I gazed at the phone, knowing the second I made the call, I’d be out of here in minutes. But what about him? Did he have anyone to call? Where’d they put him? Was he okay?

Across the room, a door swung open, a cheap set of blinds covering the inset window on the top half banging against the glass. A man in uniform came out first, but my eyes kept moving, going to the space over his shoulder instead.

Prism stepped out, his arms wrapped over his chest like a shield. His posture was slumped like his shoulders were heavy, and his head was angled to stare at the floor. I forgot about the phone call. The people moving around the room. I stared hard at him, hoping he’d feel the attention and lift his face. I just needed to see him. I needed to know he was okay.

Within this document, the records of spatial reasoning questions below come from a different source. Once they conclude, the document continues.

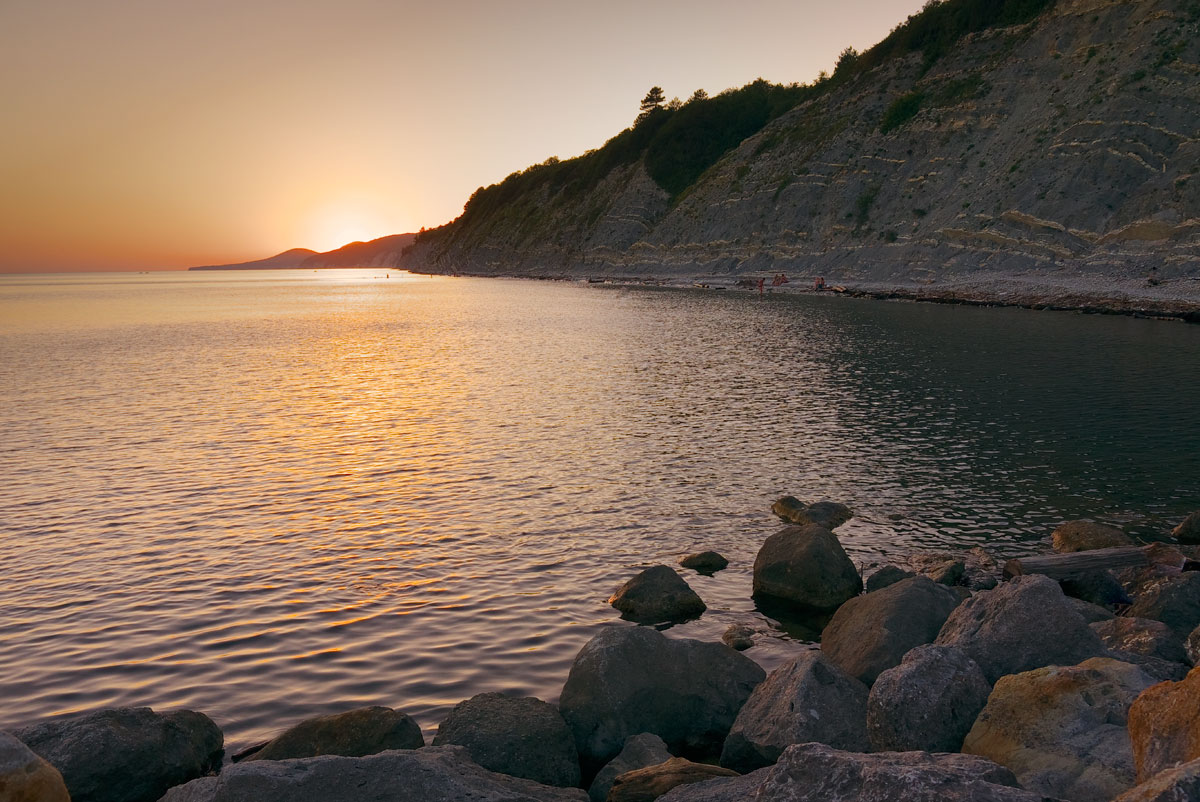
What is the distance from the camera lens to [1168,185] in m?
66.0

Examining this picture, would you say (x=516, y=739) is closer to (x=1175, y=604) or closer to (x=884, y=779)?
(x=884, y=779)

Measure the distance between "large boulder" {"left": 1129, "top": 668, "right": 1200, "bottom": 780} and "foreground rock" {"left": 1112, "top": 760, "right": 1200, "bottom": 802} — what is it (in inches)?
39.3

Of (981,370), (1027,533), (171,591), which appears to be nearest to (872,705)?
(1027,533)

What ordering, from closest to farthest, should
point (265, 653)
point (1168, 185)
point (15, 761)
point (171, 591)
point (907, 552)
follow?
point (15, 761) < point (265, 653) < point (171, 591) < point (907, 552) < point (1168, 185)

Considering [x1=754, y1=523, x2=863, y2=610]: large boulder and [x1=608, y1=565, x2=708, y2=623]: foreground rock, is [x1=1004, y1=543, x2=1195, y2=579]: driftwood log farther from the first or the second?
[x1=608, y1=565, x2=708, y2=623]: foreground rock

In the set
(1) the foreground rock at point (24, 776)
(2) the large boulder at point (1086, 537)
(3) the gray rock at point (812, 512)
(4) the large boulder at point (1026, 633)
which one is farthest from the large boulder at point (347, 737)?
(2) the large boulder at point (1086, 537)

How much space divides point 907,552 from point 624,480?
7.95 meters

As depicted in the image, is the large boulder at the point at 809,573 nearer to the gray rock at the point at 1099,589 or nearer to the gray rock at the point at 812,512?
the gray rock at the point at 812,512

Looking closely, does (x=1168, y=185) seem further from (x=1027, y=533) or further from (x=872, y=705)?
(x=872, y=705)

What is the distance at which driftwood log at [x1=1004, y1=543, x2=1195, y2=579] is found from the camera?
48.0 feet

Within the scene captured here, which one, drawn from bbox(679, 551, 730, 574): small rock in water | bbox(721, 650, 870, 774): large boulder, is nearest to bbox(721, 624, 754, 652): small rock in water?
bbox(679, 551, 730, 574): small rock in water

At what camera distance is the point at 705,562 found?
16.3 meters

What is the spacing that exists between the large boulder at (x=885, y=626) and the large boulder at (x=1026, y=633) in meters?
0.80

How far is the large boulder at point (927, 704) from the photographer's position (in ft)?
27.6
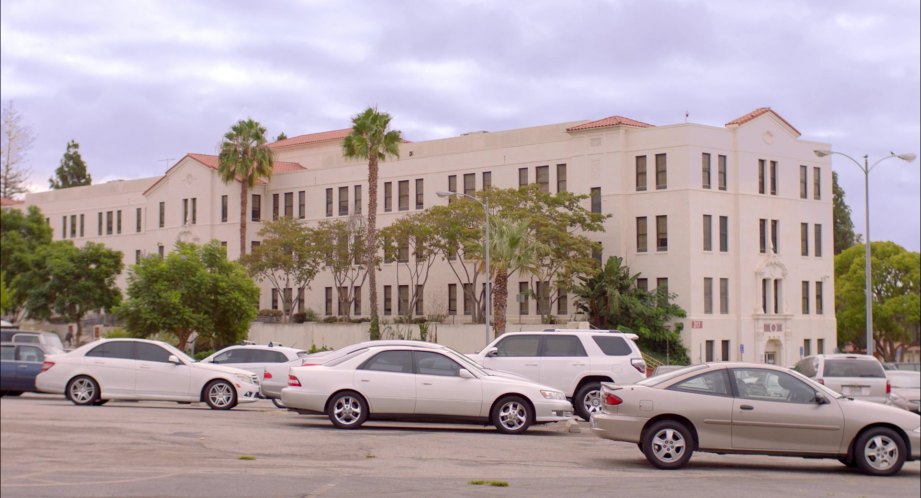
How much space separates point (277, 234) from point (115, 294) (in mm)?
10079

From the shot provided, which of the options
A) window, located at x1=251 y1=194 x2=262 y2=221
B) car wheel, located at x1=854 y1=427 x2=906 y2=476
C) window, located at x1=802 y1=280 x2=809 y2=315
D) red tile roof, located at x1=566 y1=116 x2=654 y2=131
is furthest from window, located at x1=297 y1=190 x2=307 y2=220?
car wheel, located at x1=854 y1=427 x2=906 y2=476

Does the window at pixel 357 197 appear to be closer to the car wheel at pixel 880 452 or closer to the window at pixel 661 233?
the window at pixel 661 233

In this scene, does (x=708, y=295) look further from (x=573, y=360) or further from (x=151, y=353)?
(x=151, y=353)

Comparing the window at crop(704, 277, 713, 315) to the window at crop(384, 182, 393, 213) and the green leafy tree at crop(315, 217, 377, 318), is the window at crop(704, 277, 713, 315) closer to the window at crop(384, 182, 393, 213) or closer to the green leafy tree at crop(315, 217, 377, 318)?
the green leafy tree at crop(315, 217, 377, 318)

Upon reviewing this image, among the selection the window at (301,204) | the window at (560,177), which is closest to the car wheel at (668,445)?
the window at (560,177)

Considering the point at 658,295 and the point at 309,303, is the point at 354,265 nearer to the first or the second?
the point at 309,303

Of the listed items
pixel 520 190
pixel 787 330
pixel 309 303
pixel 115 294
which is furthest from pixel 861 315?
pixel 115 294

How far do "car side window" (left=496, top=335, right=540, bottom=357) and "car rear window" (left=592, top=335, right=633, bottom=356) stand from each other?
3.91 feet

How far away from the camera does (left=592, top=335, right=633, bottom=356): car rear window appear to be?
69.9 feet

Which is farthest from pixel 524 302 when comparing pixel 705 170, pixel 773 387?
pixel 773 387

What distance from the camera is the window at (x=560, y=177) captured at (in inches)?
2283

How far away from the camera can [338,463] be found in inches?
529

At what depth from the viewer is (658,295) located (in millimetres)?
53375

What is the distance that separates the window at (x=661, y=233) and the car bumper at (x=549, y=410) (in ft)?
124
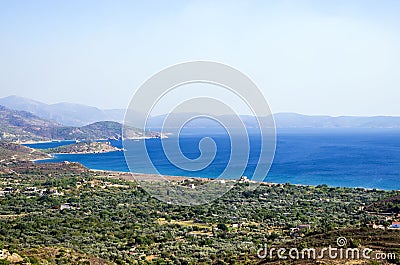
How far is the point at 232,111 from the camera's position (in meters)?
6.49

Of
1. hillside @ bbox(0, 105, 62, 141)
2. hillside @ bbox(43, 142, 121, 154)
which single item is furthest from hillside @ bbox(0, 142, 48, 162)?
hillside @ bbox(0, 105, 62, 141)

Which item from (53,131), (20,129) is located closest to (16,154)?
(20,129)

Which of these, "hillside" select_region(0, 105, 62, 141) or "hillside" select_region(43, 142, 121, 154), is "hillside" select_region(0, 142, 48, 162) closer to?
"hillside" select_region(43, 142, 121, 154)

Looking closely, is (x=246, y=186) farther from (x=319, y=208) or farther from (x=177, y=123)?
(x=177, y=123)

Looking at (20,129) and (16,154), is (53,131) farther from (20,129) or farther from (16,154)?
(16,154)

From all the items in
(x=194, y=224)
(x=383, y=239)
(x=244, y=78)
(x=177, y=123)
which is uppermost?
(x=244, y=78)

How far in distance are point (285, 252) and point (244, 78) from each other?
775 cm

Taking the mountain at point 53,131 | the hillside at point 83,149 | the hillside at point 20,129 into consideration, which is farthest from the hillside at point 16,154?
the mountain at point 53,131

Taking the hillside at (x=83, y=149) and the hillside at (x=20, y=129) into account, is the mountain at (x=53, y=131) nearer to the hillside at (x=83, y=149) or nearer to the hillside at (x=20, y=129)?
the hillside at (x=20, y=129)

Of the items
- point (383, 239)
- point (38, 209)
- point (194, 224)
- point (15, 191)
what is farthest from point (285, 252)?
point (15, 191)

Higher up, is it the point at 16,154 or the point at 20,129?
the point at 20,129

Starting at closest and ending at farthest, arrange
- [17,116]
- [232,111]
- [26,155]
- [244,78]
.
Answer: [244,78], [232,111], [26,155], [17,116]

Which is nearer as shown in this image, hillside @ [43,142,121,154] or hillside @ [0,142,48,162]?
hillside @ [0,142,48,162]

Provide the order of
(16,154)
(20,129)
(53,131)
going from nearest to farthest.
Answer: (16,154)
(20,129)
(53,131)
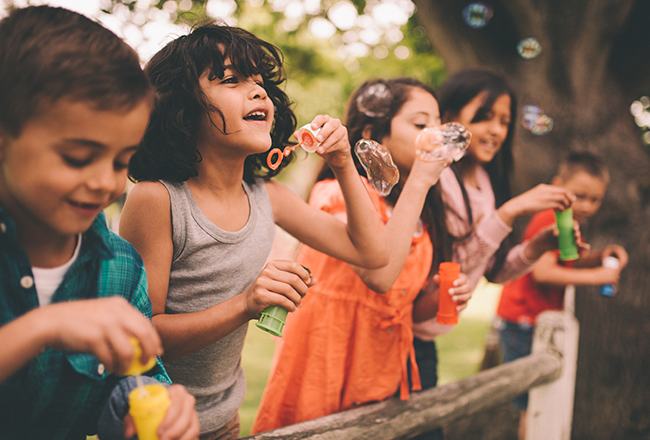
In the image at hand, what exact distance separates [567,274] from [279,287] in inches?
86.6

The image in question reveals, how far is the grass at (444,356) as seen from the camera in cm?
435

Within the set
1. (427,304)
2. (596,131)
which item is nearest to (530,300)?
(427,304)

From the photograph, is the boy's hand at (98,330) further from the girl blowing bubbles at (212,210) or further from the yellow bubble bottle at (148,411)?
the girl blowing bubbles at (212,210)

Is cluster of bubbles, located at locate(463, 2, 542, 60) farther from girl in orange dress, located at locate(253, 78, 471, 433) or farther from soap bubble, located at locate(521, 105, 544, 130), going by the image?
girl in orange dress, located at locate(253, 78, 471, 433)

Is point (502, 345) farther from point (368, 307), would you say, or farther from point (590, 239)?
point (368, 307)

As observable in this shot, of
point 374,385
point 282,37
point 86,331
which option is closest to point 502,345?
point 374,385

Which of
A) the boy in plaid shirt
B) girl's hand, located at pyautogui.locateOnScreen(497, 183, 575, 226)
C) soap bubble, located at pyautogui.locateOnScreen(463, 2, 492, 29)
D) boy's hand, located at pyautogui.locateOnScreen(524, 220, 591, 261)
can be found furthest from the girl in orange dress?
soap bubble, located at pyautogui.locateOnScreen(463, 2, 492, 29)

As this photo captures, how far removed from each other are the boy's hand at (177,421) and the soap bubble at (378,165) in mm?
1058

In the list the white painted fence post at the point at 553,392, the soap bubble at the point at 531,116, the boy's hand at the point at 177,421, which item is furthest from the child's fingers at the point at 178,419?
the soap bubble at the point at 531,116

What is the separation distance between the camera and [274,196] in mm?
1515

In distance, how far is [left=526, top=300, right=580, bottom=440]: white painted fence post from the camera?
2.37 meters

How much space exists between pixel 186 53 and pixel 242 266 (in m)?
0.61

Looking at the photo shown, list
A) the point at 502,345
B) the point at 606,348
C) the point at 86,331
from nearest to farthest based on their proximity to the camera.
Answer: the point at 86,331 < the point at 502,345 < the point at 606,348

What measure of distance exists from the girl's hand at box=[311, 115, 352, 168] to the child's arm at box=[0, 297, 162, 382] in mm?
733
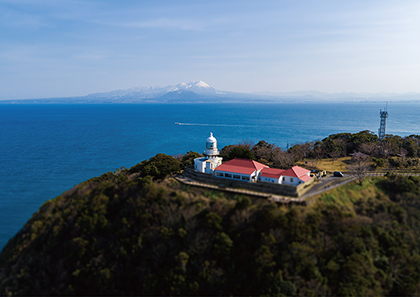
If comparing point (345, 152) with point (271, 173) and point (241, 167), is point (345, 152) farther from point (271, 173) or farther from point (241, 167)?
point (241, 167)

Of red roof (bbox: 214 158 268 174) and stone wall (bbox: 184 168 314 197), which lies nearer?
stone wall (bbox: 184 168 314 197)

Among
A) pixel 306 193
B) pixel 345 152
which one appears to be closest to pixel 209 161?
pixel 306 193

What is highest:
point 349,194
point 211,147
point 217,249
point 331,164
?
point 211,147

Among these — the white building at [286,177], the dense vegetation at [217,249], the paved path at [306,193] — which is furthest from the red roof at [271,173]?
the dense vegetation at [217,249]

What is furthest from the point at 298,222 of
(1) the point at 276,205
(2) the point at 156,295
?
(2) the point at 156,295

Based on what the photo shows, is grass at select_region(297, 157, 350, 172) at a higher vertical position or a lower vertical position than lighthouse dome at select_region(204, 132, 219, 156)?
lower

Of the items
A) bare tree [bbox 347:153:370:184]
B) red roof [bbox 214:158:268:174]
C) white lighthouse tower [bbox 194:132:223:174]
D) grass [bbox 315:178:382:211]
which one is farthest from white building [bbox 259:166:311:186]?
bare tree [bbox 347:153:370:184]

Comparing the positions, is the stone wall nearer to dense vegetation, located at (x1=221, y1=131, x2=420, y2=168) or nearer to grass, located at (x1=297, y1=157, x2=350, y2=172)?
dense vegetation, located at (x1=221, y1=131, x2=420, y2=168)
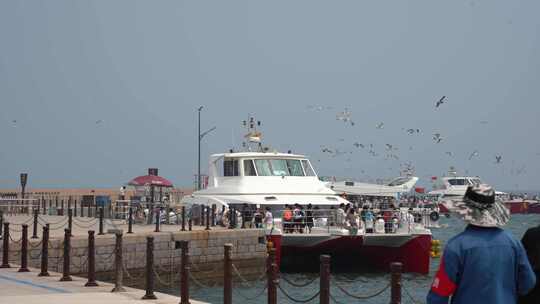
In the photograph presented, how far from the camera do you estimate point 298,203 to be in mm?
31297

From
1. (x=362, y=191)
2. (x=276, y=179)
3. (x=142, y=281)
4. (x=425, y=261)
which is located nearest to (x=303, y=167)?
(x=276, y=179)

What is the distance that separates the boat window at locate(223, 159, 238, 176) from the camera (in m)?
33.8

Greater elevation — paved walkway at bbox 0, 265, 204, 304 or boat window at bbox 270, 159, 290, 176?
boat window at bbox 270, 159, 290, 176

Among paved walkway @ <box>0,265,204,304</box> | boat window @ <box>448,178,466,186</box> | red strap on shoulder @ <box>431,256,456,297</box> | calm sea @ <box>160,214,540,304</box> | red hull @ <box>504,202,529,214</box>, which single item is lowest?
calm sea @ <box>160,214,540,304</box>

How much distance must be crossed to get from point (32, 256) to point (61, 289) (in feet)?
18.8

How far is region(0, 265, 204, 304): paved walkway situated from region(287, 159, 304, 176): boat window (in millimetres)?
17091

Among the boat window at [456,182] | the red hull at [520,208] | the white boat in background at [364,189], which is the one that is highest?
the boat window at [456,182]

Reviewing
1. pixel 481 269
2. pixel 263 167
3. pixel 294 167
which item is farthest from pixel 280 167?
pixel 481 269

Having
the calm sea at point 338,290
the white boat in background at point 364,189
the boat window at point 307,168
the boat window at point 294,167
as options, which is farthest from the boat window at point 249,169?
the white boat in background at point 364,189

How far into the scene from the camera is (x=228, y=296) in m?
13.0

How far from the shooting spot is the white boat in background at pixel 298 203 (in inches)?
1130

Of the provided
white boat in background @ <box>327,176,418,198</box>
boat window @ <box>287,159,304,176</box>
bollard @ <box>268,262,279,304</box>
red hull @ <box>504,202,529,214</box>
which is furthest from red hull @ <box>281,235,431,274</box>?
red hull @ <box>504,202,529,214</box>

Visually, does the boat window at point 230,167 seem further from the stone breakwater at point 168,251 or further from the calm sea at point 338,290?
the stone breakwater at point 168,251

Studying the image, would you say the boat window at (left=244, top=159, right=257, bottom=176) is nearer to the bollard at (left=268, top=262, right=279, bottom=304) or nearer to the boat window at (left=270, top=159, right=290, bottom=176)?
the boat window at (left=270, top=159, right=290, bottom=176)
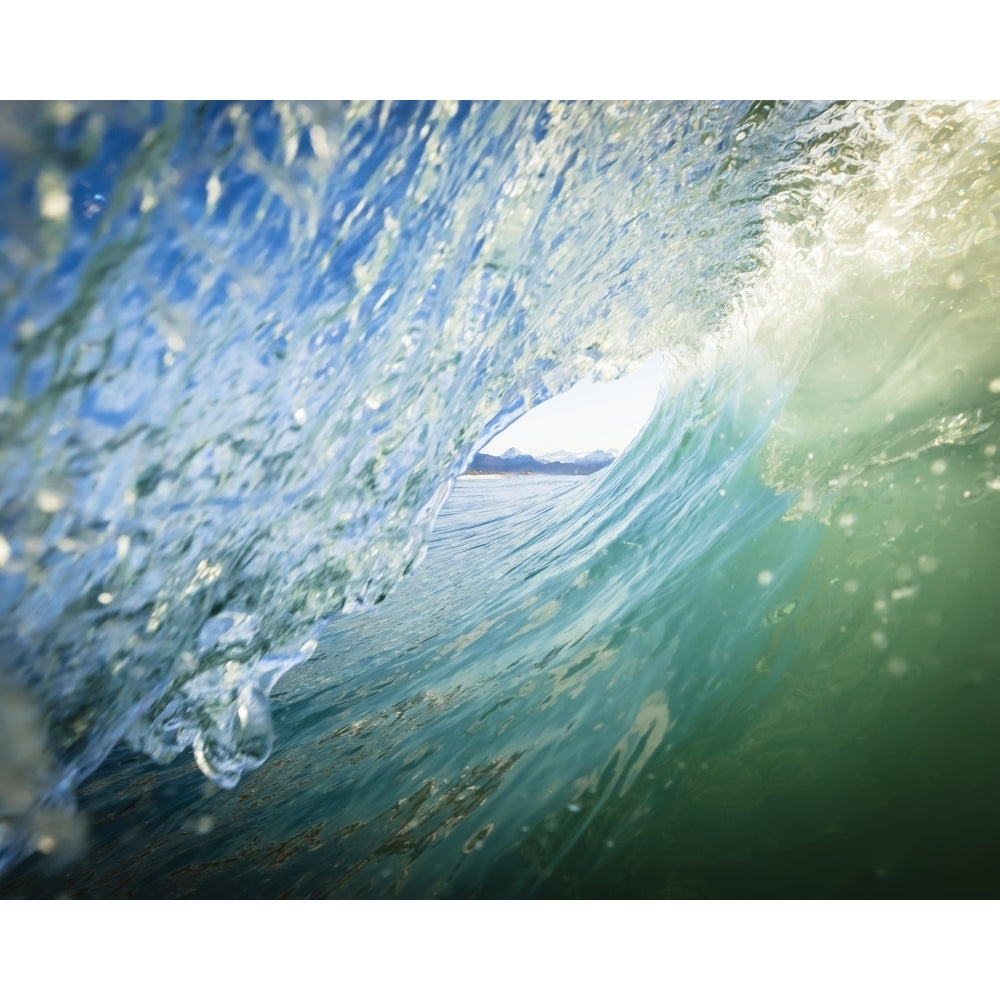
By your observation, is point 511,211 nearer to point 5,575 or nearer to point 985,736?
point 5,575

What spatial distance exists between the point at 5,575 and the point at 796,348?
3667 millimetres

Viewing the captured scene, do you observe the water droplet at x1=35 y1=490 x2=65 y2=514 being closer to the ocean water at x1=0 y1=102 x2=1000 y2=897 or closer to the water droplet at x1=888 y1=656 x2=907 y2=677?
the ocean water at x1=0 y1=102 x2=1000 y2=897

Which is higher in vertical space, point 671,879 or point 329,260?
point 329,260

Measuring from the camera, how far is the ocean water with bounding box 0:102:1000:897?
1.42m

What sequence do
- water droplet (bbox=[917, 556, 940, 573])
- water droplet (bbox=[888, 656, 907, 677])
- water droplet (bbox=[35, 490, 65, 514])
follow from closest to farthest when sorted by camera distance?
water droplet (bbox=[35, 490, 65, 514]), water droplet (bbox=[888, 656, 907, 677]), water droplet (bbox=[917, 556, 940, 573])

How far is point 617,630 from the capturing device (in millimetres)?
2930

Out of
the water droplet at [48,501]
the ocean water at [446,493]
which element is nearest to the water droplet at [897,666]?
the ocean water at [446,493]

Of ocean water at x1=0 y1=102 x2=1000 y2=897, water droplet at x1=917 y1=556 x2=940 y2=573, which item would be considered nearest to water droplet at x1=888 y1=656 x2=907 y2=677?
ocean water at x1=0 y1=102 x2=1000 y2=897

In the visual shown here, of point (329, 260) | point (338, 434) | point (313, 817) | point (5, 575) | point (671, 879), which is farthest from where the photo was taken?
point (313, 817)

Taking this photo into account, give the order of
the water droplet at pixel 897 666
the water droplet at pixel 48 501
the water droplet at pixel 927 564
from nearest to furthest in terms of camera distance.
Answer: the water droplet at pixel 48 501
the water droplet at pixel 897 666
the water droplet at pixel 927 564

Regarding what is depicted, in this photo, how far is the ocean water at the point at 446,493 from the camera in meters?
1.42

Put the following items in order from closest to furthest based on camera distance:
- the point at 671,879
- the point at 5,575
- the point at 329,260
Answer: the point at 5,575 → the point at 671,879 → the point at 329,260

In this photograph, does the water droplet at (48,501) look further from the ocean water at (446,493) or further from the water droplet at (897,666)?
the water droplet at (897,666)
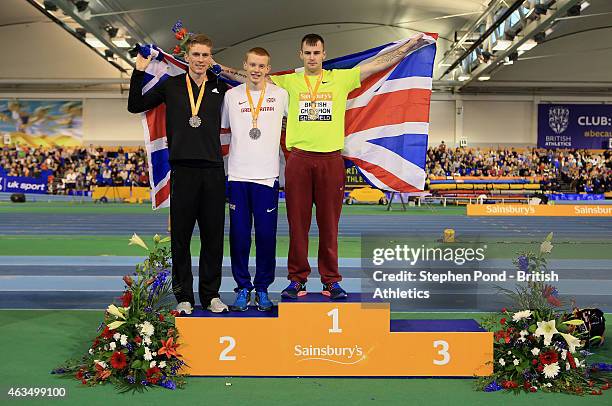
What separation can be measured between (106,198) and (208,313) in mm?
23604

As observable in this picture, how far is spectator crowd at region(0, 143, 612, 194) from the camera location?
95.5ft

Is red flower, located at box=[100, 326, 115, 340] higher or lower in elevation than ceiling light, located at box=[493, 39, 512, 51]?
lower

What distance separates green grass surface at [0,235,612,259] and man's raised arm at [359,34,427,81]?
4.71 meters

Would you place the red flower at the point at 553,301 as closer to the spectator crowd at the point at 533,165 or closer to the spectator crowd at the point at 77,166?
the spectator crowd at the point at 77,166

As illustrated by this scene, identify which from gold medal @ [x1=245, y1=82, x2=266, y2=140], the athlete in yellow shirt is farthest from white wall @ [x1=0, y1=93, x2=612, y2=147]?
gold medal @ [x1=245, y1=82, x2=266, y2=140]

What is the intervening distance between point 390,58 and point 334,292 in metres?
1.77

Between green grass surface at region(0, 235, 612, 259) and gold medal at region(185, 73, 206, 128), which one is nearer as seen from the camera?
gold medal at region(185, 73, 206, 128)

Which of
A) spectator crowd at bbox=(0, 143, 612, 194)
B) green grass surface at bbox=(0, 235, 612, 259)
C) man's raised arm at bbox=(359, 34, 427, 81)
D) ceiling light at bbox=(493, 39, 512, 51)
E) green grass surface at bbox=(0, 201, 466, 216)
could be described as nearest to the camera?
man's raised arm at bbox=(359, 34, 427, 81)

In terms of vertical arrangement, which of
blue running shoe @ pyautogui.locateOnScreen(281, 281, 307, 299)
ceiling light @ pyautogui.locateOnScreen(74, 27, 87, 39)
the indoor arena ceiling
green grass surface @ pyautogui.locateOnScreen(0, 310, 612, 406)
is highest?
the indoor arena ceiling

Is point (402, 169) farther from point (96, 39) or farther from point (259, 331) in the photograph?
point (96, 39)

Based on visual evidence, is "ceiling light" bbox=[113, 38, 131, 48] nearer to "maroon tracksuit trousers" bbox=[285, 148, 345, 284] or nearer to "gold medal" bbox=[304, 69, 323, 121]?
"gold medal" bbox=[304, 69, 323, 121]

The thin T-shirt he wore was an unacceptable barrier between him and everything else, and I thought regretfully of the jacket I’d left at the rave. He still didn’t look up when he jammed his hands into the pockets of his jeans as he followed the cop to a desk that looked just like the one I was sitting at.

Despite the heaviness in his body, he perched on the edge of the chair like he didn’t trust it, pulling his hands from his pockets to clasp them tightly in his lap.

Look at me. I silently willed.

Slap! The loud smack on the table in front of me rattled the phone where it rested in its base. “All that noise about a phone call and now you aren’t even making it.”

I flicked a glance at the detective scowling on the other side of the desk but then went right back to Prism.

He was looking at me.

I took the weight of his stare like a sucker punch to the gut, my breath catching in my chest. Instead of hours, he appeared to have been in custody for days. Shadows darkened his chocolate eyes, making them appear sunken in their sockets. His full lips were red as though he’d been biting them, and his hair looked like he’d been tugging on it in desperation.

The chair I was in skidded back when I stood, hands flexing with the urge to pull him close. His eyes flashed with something that felt a whole hell of a lot like anguish, which turned something inside me rabid. I started toward him, only making it to the corner of the desk before the detective stepped in my way.

“Are you forgetting you’re in police custody?”

“I need to talk to him.”

“No.”

I glanced past my warden, noting the way Prism scrubbed the pads of his fingers over his jeans like he was trying to get ink off his skin.

The detective’s eyes widened when I met them, letting him see just how far past my limit I was heading.

Time to call in the big guns.

The fact they’d yet to realize there would be big guns frankly spoke volumes about how great at their jobs they were.

I went to the phone, snatching it up so roughly the cord knocked over a cup of pens. My finger stabbed the numbers as I dialed and sucked in a breath. The phone rang twice.

“Who is this?” Even being woken up in the middle of the night didn’t dull his commanding voice.

“Dad.”

“Arsen?” he replied. I could practically see him holding the phone away to glance at the screen. “Where are you calling from?”

“Westbrook Police Station.”

“What?”

“It’s a long story, but I got arrested.”

“What the hell for?” he spat. Then angrily, he added, “Are they insane?”

I glanced back at Prism, forgetting the phone and incredulous voice in my ear when I saw him glaring at the cop across from him. His hands gripped the edge of the chair so hard they were white, and his feet moved restlessly, ready to run.